According to the judge, even though the President has executive powers, he must act within the confines of the Law, adding that “with all due respect, the President acted unlawfully”. The Judge held that under the Civil Service Act, the disciplinary authority for civil servants is the Civil Service Council and the President has no powers to discipline a civil servant.
On the issue of whether or not the accountant qualifies to be a whistle-blower, she said the applicant was indeed qualified to be one, but because of the adverse findings against him by the National Security Committee’s report, he could not seek protection under the Whistleblowers Act.
She then proceeded to quash the President’s decision to interdict Mr. Odoom, saying it is in violation of the Civil Service Act. She further quashed the Head of Civil Service’s decision implementing the President’s directive for “further appropriate sanctions” to be imposed on Adim Odoom.
The Judge finally made an order of mandamus, compelling the Head of Civil Service to permit Mr. Odoom to resume normal duties as a civil servant. On the report by the National Security which investigated the allegations, the judge said the report, if deemed necessary, ought to be referred to the Civil Service Council which is the disciplinary authority.
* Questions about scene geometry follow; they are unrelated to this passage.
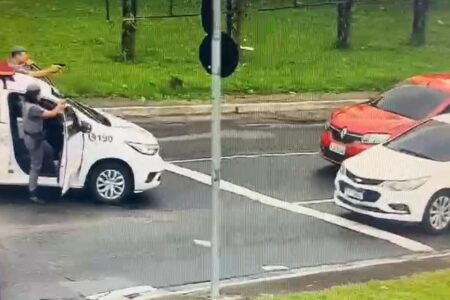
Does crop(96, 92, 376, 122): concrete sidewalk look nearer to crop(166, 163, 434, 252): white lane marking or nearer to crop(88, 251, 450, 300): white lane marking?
crop(166, 163, 434, 252): white lane marking

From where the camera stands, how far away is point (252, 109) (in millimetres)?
22281

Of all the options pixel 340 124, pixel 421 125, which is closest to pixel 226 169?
pixel 340 124

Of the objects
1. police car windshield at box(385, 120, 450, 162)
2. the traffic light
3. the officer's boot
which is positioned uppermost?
the traffic light

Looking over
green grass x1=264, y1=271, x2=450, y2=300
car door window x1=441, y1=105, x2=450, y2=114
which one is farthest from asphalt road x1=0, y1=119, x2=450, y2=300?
car door window x1=441, y1=105, x2=450, y2=114

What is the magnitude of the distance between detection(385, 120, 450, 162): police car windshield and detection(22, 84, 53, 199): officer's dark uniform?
446cm

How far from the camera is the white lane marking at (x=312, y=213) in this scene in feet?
43.8

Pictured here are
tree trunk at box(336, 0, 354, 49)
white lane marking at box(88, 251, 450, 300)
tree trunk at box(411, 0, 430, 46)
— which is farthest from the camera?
A: tree trunk at box(411, 0, 430, 46)

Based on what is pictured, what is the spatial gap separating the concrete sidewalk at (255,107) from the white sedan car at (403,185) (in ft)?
24.8

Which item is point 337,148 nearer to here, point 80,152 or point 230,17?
point 80,152

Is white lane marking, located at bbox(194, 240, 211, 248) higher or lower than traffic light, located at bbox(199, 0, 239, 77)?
lower

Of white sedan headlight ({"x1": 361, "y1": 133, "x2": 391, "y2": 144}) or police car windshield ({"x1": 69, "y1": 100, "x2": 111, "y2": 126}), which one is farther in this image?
white sedan headlight ({"x1": 361, "y1": 133, "x2": 391, "y2": 144})

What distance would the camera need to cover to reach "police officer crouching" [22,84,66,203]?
14.0 m

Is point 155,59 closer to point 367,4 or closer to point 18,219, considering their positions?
point 367,4

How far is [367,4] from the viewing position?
109 ft
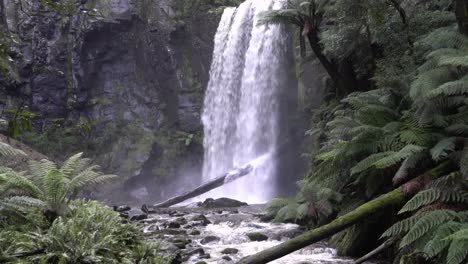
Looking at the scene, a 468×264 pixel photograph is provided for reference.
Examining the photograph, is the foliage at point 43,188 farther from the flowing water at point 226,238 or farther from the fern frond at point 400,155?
the fern frond at point 400,155

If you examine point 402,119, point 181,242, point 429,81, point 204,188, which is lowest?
point 204,188

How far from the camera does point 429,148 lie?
541 cm

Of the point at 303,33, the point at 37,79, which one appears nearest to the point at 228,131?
the point at 37,79

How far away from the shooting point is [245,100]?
72.6 ft

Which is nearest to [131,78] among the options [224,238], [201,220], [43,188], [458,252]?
[201,220]

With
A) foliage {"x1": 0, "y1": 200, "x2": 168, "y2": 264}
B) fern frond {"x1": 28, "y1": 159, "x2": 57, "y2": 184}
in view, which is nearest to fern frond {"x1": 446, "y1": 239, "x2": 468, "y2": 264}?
foliage {"x1": 0, "y1": 200, "x2": 168, "y2": 264}

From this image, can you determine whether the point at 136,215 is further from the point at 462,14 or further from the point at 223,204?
the point at 462,14

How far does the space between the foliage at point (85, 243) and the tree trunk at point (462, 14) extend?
502 centimetres

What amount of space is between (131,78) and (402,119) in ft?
71.4

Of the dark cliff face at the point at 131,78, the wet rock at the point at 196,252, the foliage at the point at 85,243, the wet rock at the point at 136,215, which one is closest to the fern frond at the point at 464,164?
the foliage at the point at 85,243

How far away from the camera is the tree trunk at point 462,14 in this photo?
5.90 meters

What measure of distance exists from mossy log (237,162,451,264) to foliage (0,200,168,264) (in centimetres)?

Mr. Godfred Yeboah Dame, counsel for the plaintiff, asked for GH¢5000 as cost but the trial judge awarded GH¢1000 against the state. Counsel for the applicant, in moving the motion for Judicial Review two weeks ago, told the court that his client does not deserve to be on interdiction and even if he was to be, it is the Civil Service Council that is permitted by Law to institute disciplinary actions against his client; thus the President erred in instituting any such action.
Godfred Dame further stated that his client was denied the right to legal representation when he appeared before the Committee set up to investigate the activities of Hon. Muntaka Mubarak, Member of Parliament for Asawase.
He said his client was not allowed to hear the testimony of Mr. Mubarak and after the report was ready, he was not given a copy and the President, after receiving it, went ahead to accept its findings, ordered his interdiction and directed further disciplinary action to be taken against him.
He said by not referring the matter to the Civil Service Council, which is the disciplinary body of all civil servants for the necessary action to be taken, the President acted unlawfully.